> Directions for this task:
Nothing should be left out. Transcribe the entries exactly as written.

### Exercise input ###

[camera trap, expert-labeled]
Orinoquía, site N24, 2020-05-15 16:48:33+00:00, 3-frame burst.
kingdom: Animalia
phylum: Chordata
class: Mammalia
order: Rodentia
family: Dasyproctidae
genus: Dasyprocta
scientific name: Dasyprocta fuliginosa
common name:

###

> Expected answer:
[camera trap, expert-labeled]
Orinoquía, site N24, 2020-05-15 16:48:33+00:00, 3-frame burst.
kingdom: Animalia
phylum: Chordata
class: Mammalia
order: Rodentia
family: Dasyproctidae
genus: Dasyprocta
scientific name: Dasyprocta fuliginosa
common name:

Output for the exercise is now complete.